EL MAJESTUOSO Y MAGNIFICO RIO PARANA
 ( 29 y 30 de septiembre de 1.833 )

     "Continuamos nuestro viaje a través de las llanuras. Todas ellas de igual carácter. En San Nicolás veo por vez primera ese magnífico río que se llama Paraná. Al pie del acantilado en el que se alza la ciudad, hay anclados muchos y grandes navíos.

"Antes de llegar a Rosario atravesamos el Saladillo, río de agua pura y transparente pero en exceso salada para que pueda ser bebida. Rosario es una gran ciudad levantada en una llanura perfectamente plana, que termina en un acantilado que domina el Paraná, unos 60 pies. En tal lugar el río es muy ancho y está entrecortado por islas bajas y rocosas, así como la orilla opuesta. El río semejaría un gran lago si no fuese por las formas de las islas, que por sí sola basta para dar idea de agua corriente. Los acantilados forman la parte más pintoresca del paisaje; algunas veces son absolutamente perpendiculares y de color rojo vivo; otras veces se presentan en forma de inmensas masas agrietadas cubiertas de cactos y de mimosas. Pero la verdadera grandeza de un río inmenso como éste proviene del rendimiento por su importancia desde el punto de vista de la facilidad que procura a las comunicaciones y al comercio entre diferentes naciones; y queda uno admirado al pensar de qué enorme distancia proviene esa sabana de agua dulce que corre a los pies del espectador y cuán inmenso territorio riega.
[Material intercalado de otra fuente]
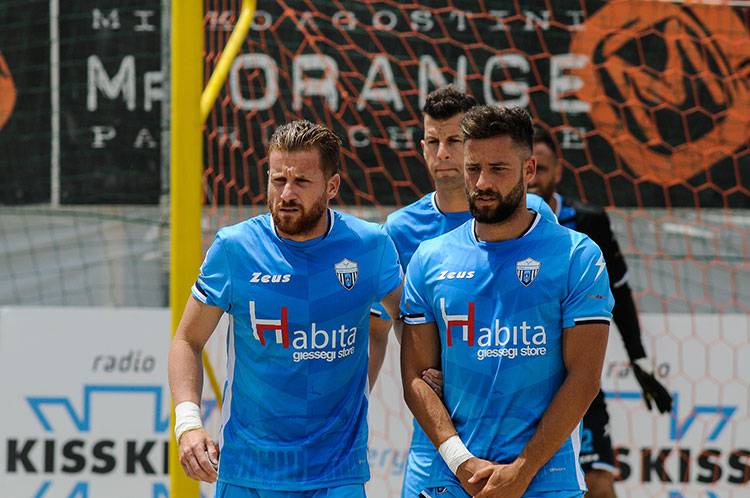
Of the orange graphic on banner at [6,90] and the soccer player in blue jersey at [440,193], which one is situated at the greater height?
the orange graphic on banner at [6,90]

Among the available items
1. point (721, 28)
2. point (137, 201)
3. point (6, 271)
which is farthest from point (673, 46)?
point (6, 271)

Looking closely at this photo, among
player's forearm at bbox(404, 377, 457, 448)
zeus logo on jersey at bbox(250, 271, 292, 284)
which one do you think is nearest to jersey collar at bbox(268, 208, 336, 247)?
zeus logo on jersey at bbox(250, 271, 292, 284)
"Durante muchas leguas al norte y al sur de San Nicolás y de Rosario, el país es verdaderamente llano. No puede tacharse de exageración nada de cuanto los viajeros han escrito acerca de ese perfecto nivel. Sin embargo, jamás he podido encontrar un solo lugar en que, girando lentamente, no haya distinguido objetos a una distancia más o menos grande; lo cual es prueba evidente de una desigualdad del suelo de la llanura. En alta mar, cuando los ojos están a 6 pies por encima de las olas, el horizonte se halla a 2 millas y 4 / 5 de distancia. De igual modo, cuanto más nivelada está la llanura, más cerca está el horizonte de esos estrechos límites; según esto, en mi opinión, eso es suficiente para destruir ese aspecto de grandeza que uno creería deber encontrar en una vasta llanura". ( págs. 166 y 167 )



CASAS SAQUEADAS POR LOS INDIOS
(2 de octubre de 1.833)

     "Atravesamos Coronda; los admirables huertos que la rodean hacen de ella una de las más lindas aldeas que he podido ver jamás. A partir de este punto y hasta Santa Fe el camino deja de ser seguro. La costa oriental del Paraná deja de estar habitada a medida que se avanza hacia el norte, también los indios llevan a cabo por ella frecuentes incursiones, asesinando a todos los viajeros con quienes tropiezan. La naturaleza del país favorece singularmente, por otra parte, tales incursiones, porque allí acaba la llanura de césped y se encuentra una especie de selva de mimosas. Pasamos por delante de algunas casas que han sido saqueadas y que, después de tal saqueo, han quedado deshabitadas; contemplamos también un espectáculo que causa a mis guías la más viva satisfacción: el esqueleto de un indio suspendido de la rama de un árbol; trozos de piel seca penden aún de los huesos.

"Llegamos a Santa Fe al amanecer y quedo asombrado viendo qué considerable cambio de clima ha producido una diferencia de solamente 3° de latitud entre esta población y Buenos Aires. Todo lo evidencia: la manera de vestir y la tez de los habitantes, el mayor tamaño de los árboles, la multitud de cactos y otras plantas nuevas, principalmente el número de aves. En una hora he podido ver media docena de éstas que jamás había visto yo en Buenos Aires. Si se tiene en consideración que no hay fronteras naturales entre las dos ciudades y que el carácter del país es casi exactamente el mismo, la diferencia es muchísimo mayor de lo que pudiera creerse". ( pág. 168 )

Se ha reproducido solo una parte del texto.